Gartner Research reports worldwide server sales are down 5 percent for the first quarter of the year, with IBM, HP and other members of the top five taking the biggest hit. Server shipments declined 0.7 percent.
But the drop in server sales is not at all surprising. Cloud apps are popping up by the thousands across the market, as the developer movement speeds up. But these apps are not surfacing from that souped-up x86 server made for big workloads. Developers instead are turning to the cloud. Enterprise companies are buying fewer of those high-priced machines that customers once bought when IT budgets were plentiful.
According to Gartner, x86 server shipments were flat during the quarter, with revenues up 1.8 percent. Server revenues reflect the problems that the vendors face. All of the top five vendors suffered revenue declines in the first quarter of 2013 except for Dell which grew 14.4 percent.
RISC/Itanium Unix servers had a 38.8 percent drop in shipments and were down 35.8 percent in vendor revenue compared to the same quarter last year. Mainframes showed a 3.6 percent increase in worldwide revenue. They will never die.

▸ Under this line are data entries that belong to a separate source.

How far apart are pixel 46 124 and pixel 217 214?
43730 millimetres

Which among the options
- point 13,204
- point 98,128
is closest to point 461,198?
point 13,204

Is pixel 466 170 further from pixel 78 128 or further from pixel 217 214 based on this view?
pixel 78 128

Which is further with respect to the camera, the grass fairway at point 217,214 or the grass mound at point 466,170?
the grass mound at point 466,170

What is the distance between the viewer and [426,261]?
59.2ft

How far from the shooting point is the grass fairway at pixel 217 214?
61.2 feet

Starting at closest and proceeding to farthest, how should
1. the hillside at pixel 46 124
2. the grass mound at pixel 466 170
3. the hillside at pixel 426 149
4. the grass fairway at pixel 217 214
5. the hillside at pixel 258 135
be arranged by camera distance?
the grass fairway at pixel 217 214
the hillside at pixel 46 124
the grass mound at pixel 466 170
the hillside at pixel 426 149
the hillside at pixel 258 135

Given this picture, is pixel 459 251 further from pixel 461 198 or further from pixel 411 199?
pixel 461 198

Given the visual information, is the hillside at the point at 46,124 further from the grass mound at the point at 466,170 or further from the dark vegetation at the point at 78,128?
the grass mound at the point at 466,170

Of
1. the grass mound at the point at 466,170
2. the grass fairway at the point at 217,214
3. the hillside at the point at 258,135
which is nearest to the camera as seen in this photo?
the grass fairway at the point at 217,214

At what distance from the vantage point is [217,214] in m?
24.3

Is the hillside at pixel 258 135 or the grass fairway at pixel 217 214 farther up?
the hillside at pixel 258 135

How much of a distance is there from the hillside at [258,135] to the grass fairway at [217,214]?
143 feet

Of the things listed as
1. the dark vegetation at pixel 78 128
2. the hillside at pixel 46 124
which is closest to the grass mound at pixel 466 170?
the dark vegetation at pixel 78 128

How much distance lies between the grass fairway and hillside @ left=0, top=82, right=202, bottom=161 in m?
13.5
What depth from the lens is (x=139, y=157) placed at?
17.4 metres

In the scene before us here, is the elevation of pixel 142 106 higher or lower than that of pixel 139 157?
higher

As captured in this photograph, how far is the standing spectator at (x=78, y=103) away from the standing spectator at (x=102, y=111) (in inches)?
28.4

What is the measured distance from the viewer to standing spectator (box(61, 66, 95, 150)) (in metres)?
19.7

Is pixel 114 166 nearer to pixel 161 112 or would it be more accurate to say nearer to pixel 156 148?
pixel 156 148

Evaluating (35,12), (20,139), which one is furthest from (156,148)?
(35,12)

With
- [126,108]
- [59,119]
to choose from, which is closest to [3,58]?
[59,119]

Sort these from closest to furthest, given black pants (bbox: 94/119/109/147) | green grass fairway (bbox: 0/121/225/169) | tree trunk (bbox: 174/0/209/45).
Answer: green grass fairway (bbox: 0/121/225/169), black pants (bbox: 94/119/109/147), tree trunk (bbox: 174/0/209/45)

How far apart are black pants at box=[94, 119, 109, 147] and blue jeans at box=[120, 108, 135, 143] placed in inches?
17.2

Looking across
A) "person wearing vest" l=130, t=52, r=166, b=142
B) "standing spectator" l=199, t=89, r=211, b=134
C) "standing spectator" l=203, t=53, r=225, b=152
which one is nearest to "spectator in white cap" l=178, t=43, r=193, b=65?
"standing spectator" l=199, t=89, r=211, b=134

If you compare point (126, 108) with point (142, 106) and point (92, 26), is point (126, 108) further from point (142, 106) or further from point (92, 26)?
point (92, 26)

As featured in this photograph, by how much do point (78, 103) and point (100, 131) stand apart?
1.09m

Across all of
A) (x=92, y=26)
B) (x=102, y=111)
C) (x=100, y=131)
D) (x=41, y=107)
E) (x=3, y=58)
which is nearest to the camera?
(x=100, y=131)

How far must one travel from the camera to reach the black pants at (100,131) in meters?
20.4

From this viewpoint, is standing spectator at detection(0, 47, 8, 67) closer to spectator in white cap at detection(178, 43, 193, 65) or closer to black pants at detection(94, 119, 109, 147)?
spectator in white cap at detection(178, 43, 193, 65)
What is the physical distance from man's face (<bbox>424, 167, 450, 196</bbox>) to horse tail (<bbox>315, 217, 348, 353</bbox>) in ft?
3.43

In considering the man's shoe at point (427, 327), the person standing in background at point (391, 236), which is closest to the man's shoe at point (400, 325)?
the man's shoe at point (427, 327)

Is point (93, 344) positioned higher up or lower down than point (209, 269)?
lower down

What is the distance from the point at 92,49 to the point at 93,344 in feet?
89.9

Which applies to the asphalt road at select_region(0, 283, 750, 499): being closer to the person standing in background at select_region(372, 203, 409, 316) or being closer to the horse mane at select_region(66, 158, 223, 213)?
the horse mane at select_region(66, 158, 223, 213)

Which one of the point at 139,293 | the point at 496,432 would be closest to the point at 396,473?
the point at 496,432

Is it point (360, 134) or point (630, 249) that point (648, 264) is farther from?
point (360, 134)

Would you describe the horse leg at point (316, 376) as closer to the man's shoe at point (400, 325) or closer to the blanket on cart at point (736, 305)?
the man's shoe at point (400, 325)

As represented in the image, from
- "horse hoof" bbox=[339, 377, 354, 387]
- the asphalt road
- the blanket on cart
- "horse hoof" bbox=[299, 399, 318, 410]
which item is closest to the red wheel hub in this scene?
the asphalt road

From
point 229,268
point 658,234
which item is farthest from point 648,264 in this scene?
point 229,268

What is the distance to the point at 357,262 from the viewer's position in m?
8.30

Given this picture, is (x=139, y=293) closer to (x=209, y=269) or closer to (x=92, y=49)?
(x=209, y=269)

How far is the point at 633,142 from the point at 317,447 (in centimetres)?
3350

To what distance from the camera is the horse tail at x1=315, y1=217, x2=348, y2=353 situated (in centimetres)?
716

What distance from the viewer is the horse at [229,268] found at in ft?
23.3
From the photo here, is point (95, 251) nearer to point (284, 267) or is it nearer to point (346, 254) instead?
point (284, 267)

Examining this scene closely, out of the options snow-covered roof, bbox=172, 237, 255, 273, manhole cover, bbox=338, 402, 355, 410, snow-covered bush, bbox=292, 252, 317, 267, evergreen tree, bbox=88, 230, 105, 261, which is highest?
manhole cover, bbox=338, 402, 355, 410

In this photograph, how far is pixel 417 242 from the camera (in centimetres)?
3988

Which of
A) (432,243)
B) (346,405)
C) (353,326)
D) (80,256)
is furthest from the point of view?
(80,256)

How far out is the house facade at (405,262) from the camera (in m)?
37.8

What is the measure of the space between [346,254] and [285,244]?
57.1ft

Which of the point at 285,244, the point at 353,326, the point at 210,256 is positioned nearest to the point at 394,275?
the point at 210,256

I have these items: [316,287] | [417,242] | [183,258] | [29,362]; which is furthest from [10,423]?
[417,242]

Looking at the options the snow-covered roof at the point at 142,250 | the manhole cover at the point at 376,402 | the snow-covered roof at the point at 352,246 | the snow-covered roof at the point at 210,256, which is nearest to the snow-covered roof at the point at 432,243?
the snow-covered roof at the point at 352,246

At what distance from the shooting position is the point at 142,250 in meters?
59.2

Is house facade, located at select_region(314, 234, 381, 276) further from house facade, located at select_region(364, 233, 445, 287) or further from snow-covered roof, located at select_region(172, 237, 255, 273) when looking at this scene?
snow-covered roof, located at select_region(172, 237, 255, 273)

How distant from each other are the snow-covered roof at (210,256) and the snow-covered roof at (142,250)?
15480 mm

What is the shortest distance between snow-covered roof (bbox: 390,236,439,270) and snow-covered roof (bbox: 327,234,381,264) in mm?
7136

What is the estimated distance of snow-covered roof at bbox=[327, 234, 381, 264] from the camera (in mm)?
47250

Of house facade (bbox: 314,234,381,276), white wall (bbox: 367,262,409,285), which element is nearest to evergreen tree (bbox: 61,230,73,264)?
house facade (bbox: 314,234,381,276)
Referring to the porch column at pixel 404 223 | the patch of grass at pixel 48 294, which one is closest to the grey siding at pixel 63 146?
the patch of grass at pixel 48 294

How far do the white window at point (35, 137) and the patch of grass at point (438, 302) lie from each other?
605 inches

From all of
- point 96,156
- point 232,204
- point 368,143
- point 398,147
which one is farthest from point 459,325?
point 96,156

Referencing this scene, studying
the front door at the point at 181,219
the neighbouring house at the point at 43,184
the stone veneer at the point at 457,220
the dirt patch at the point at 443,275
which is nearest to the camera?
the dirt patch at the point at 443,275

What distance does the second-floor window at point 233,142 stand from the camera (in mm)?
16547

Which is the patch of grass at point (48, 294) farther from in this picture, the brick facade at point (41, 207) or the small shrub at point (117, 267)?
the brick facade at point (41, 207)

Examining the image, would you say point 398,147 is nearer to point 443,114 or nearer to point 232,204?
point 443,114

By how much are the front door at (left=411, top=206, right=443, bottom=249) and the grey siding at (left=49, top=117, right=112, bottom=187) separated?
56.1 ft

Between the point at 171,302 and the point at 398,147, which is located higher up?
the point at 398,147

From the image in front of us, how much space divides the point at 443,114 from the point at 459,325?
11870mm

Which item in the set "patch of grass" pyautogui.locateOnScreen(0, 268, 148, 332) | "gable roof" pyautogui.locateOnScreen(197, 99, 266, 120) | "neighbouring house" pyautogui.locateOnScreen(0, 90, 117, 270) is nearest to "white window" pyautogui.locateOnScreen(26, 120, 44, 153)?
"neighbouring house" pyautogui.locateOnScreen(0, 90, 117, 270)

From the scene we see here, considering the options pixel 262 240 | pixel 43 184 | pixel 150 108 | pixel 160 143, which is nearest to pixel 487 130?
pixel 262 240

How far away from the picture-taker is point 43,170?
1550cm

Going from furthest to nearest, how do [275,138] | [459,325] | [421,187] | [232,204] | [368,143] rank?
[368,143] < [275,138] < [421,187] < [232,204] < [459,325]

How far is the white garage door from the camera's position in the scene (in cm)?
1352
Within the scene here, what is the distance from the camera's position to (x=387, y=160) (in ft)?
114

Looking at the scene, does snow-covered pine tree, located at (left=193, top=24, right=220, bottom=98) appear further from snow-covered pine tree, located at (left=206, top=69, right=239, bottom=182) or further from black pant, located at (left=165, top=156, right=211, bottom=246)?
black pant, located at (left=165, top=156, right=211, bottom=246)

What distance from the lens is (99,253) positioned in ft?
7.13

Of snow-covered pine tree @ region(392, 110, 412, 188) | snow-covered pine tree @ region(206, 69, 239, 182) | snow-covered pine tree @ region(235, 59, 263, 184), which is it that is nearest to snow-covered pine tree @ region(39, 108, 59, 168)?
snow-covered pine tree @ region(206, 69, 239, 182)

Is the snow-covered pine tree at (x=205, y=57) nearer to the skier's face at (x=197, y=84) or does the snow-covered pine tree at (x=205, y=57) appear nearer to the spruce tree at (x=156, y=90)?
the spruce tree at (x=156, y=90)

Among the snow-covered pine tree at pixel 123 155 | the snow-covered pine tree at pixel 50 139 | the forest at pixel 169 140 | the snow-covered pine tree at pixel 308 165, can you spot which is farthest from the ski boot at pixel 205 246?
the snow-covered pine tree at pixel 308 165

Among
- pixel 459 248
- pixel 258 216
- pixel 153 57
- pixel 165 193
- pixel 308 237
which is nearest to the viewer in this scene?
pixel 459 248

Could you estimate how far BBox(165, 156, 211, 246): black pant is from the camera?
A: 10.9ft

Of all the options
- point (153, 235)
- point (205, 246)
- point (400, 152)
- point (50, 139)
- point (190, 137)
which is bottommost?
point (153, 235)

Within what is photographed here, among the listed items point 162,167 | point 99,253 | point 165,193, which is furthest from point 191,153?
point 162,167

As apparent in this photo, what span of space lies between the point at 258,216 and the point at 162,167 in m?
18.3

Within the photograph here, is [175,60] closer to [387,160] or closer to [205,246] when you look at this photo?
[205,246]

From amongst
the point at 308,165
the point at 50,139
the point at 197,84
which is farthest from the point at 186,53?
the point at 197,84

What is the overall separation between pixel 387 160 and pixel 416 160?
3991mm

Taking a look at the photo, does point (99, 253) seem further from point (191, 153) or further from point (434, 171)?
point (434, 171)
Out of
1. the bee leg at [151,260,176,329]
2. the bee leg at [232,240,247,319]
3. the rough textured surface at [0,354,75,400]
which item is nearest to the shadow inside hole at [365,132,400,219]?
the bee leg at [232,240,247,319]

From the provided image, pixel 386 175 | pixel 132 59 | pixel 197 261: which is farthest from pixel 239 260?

These numbers don’t mention Google, Facebook or Amazon but they might as well, because they are buying up servers. But not the Rolls Royce versions; they’re buying the budget-variety, cheap machines as stripped-down as they can get them and are having servers made for them by the gross from companies like Quanta, which is killing it in the server business. Quanta is selling one out of every seven servers sold.
It gets even more disruptive when considering theOpen Compute Project. The open hardware organization, spearheaded by Facebook, is making a notable impact through its efforts to open-source servers and network switches. Quanta is planning to roll out more products based on OpenCompute specifications.
The server business foreshadows what’s to come. Enterprise companies will have to adapt to a new rock-bottom-priced server market and an open-source movement quickly gaining steam.